* _Work instruction_
Answer these questions from the passage on jobs and commuting in Schwadernau:
1. How many jobs were in the secondary sector in 2008?
2. How many workers commuted away from the municipality in 2000?
3. What percentage of the working population used a private car to get to work?

──────── Selected passage ────────

In 2008 there were a total of 116 full-time equivalent jobs. The number of jobs in the primary sector was 39, of which 34 were in agriculture and 6 were in forestry or lumber production. The number of jobs in the secondary sector was 19 of which 12 or (63.2%) were in manufacturing and 7 (36.8%) were in construction. The number of jobs in the tertiary sector was 58. In the tertiary sector; 31 or 53.4% were in wholesale or retail sales or the repair of motor vehicles, 1 was in the movement and storage of goods, 5 or 8.6% were in a hotel or restaurant, 3 or 5.2% were technical professionals or scientists, 6 or 10.3% were in education.

In 2000, there were 146 workers who commuted into the municipality and 278 workers who commuted away. The municipality is a net exporter of workers, with about 1.9 workers leaving the municipality for every one entering. A total of 72 workers (33.0% of the 218 total workers in the municipality) both lived and worked in Schwadernau. Of the working population, 12.6% used public transportation to get to work, and 61.7% used a private car.

──────── Input data ────────

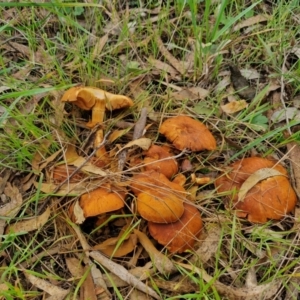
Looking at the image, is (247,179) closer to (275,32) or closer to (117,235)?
(117,235)

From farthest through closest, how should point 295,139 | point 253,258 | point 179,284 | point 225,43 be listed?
point 225,43 < point 295,139 < point 253,258 < point 179,284

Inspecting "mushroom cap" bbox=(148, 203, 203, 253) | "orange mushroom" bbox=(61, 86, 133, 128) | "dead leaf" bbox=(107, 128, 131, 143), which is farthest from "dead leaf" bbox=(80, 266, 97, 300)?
"orange mushroom" bbox=(61, 86, 133, 128)

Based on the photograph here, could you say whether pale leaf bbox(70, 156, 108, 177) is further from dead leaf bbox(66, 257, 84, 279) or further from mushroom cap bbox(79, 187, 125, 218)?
dead leaf bbox(66, 257, 84, 279)

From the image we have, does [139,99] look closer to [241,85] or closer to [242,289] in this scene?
[241,85]

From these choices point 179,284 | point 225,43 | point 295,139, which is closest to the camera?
point 179,284

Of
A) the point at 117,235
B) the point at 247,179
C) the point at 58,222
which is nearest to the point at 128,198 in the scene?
the point at 117,235

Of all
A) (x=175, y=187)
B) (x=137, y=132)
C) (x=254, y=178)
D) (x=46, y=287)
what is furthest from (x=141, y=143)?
(x=46, y=287)

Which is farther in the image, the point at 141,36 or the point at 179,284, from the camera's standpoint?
the point at 141,36
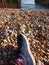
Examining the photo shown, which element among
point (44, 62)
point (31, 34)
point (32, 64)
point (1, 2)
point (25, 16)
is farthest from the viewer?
point (1, 2)

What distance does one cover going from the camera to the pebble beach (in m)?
3.49

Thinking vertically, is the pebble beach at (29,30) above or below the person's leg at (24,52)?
below

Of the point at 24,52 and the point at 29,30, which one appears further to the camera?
the point at 29,30

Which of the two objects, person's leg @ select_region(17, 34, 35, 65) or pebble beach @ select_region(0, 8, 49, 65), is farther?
pebble beach @ select_region(0, 8, 49, 65)

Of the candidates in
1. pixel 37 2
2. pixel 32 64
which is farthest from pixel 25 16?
pixel 37 2

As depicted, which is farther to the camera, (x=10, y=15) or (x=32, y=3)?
(x=32, y=3)

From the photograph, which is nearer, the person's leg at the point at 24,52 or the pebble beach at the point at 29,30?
the person's leg at the point at 24,52

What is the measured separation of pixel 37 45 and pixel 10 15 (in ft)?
5.51

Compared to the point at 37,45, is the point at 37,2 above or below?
below

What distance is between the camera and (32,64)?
2.89 m

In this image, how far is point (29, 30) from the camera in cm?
414

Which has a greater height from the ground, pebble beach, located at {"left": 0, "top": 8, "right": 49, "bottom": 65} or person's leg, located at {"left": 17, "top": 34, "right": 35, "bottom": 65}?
person's leg, located at {"left": 17, "top": 34, "right": 35, "bottom": 65}

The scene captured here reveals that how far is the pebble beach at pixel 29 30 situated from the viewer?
3.49m

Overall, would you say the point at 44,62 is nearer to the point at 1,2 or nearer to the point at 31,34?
the point at 31,34
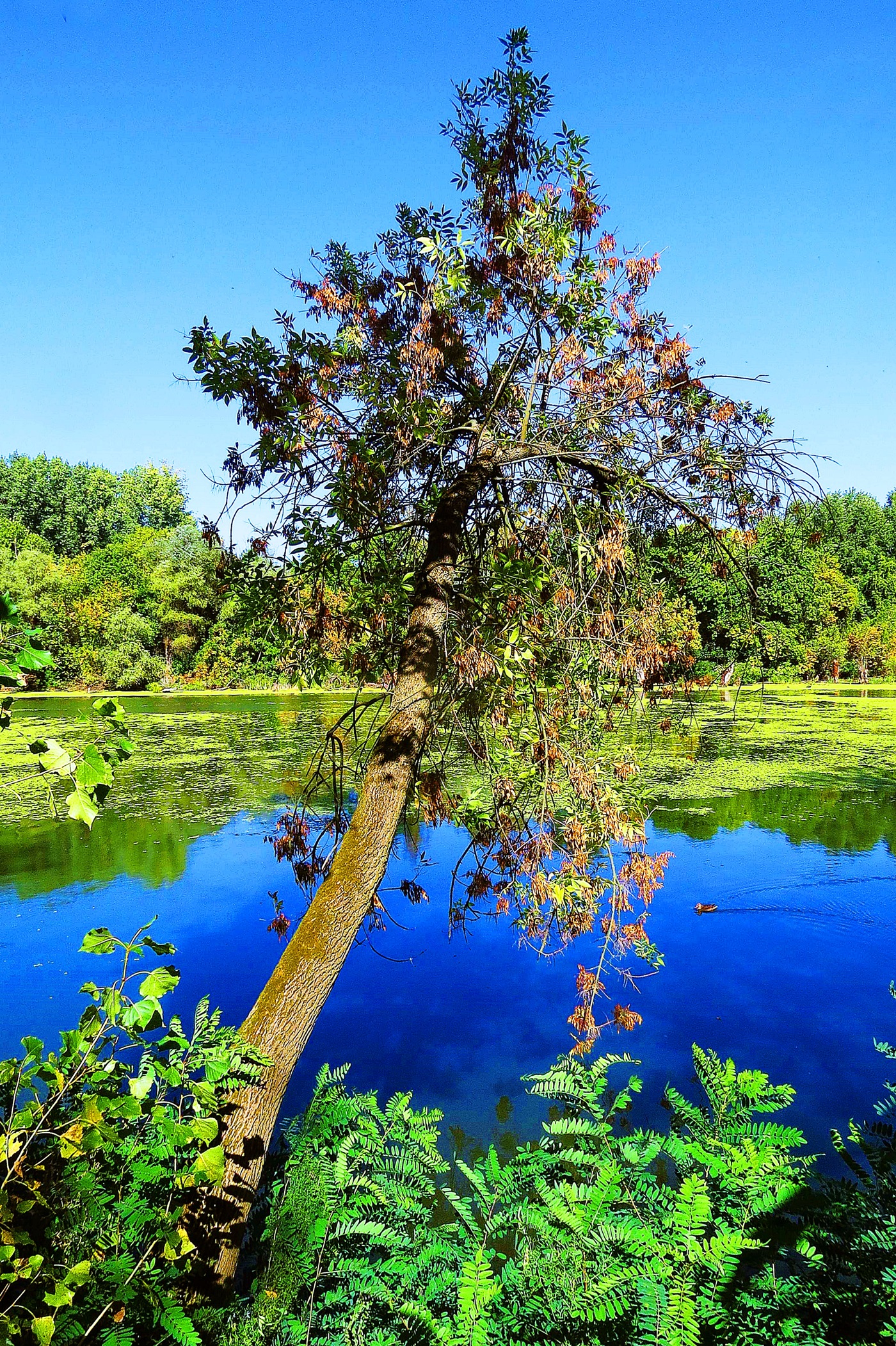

────────

* _Answer space_
1. 19
2. 278
3. 61.7%